Bad idea, said Robert N. Renkes, executive vice president and general counsel for the Petroleum Equipment Institute, a trade association for people involved in handling petroleum.
The funny thing is, the risk of static fires has largely been eliminated. Almost all new cars come with a mechanism in the gas tank that filters vapors, collecting them inside the car to be burned as the vehicle runs. So,unless you have an old car, using your gas cap as a trigger lock doesn’t stand much of a chance causing an explosion.
“The number of static fires we have had with people getting into their cars have been significantly reduced,” Renkes said.
Still, he said, if you go inside your car while fueling, it’s a good idea to touch the handle on your car door before you grab the nozzle to preemptively dissipate any potential static shock, just to be on the safe side.
But the danger of the gas cap fix, Renkes said, comes from the risk of a fuel spillover. The hold-open clips snap shut once the tank is full. But a jammed gas cap stays in place, even if the tank is full — and though the nozzle should automatically turn off the flow of gas anyway once the tank is full, it’s possible that the fuel sensor may fail. If the gas cap keeps holding open the trigger, the gas will keep pumping, possibly until it spills over onto the side of the car and pools on the ground, Renkes said.
“If you put a wallet in there, or put a gas cap in there, it may prohibit the latch from actuating. Then you’ll have an overflow,” Renkes said.
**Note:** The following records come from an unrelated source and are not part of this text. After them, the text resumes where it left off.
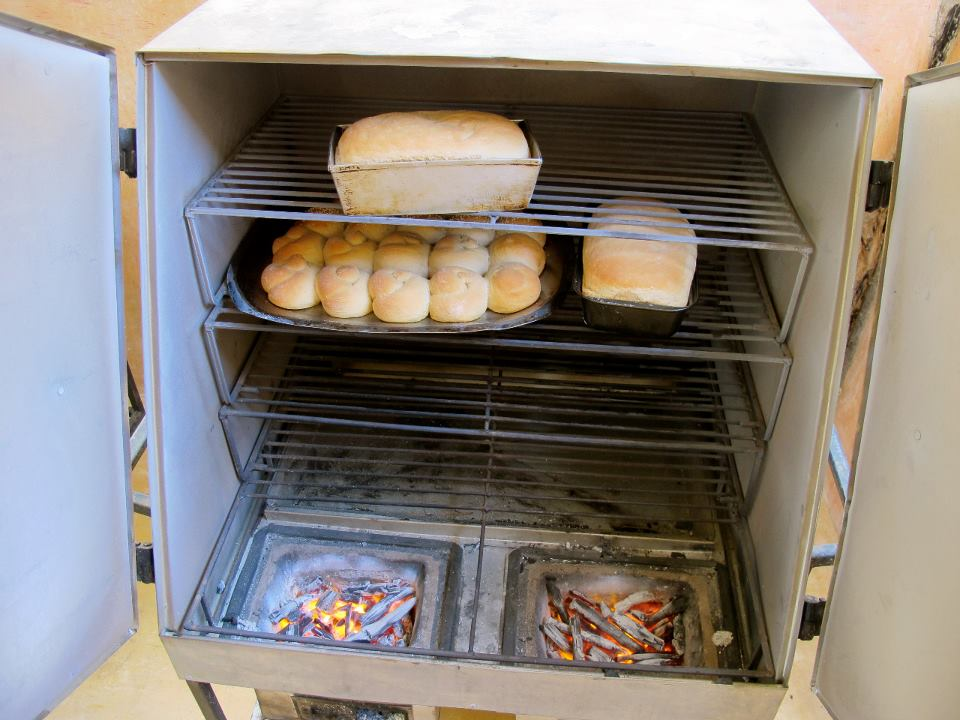 how to operate an oven for baking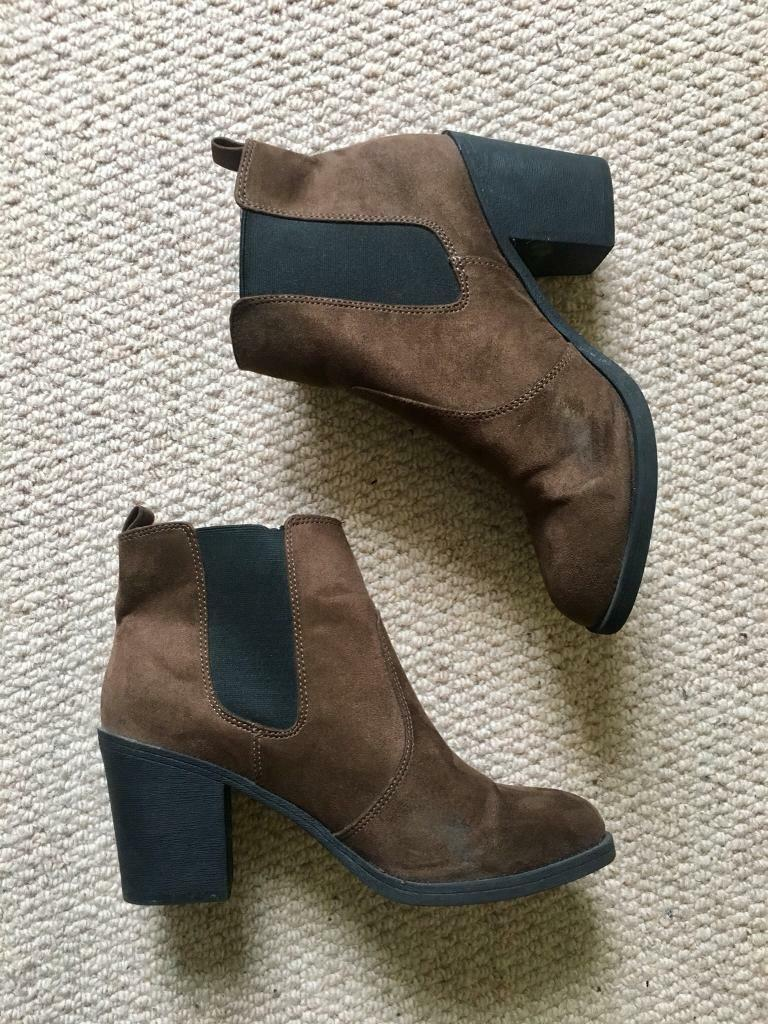check out 26ca3 bdf53 H Ladies Chelsea Brown Suede amp m Size Ankle Six Boots With Small cRj3L4q5A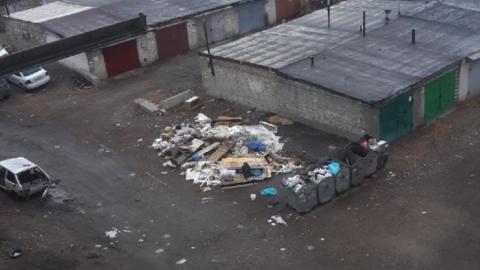 «Совсем оборзели»: управляющая компания полгода игнорирует требования жильцов убрать свалку из-под окон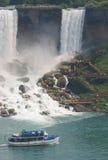 De boot van de de dalingenreis van Niagara Stock Afbeeldingen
So, in essence: The law that was passed to lower the risk for drivers has now encouraged a behavior that is much riskier.
“We’d rather have a motorist stand there in full control of the nozzle. It’s when people start getting innovative that you have problems,” Renkes said.
Things go bump in the night
As we enter week two of the Callahan Tunnel closure, the project’s contractor, McCourt Construction, has established a 24-hour hotline for residents to call with complaints about construction-related noises or vibrations. The company has promised that all the loud work will take place between 7 a.m. and 10 p.m., but if there are any issues, the phone number is 617-908-2614.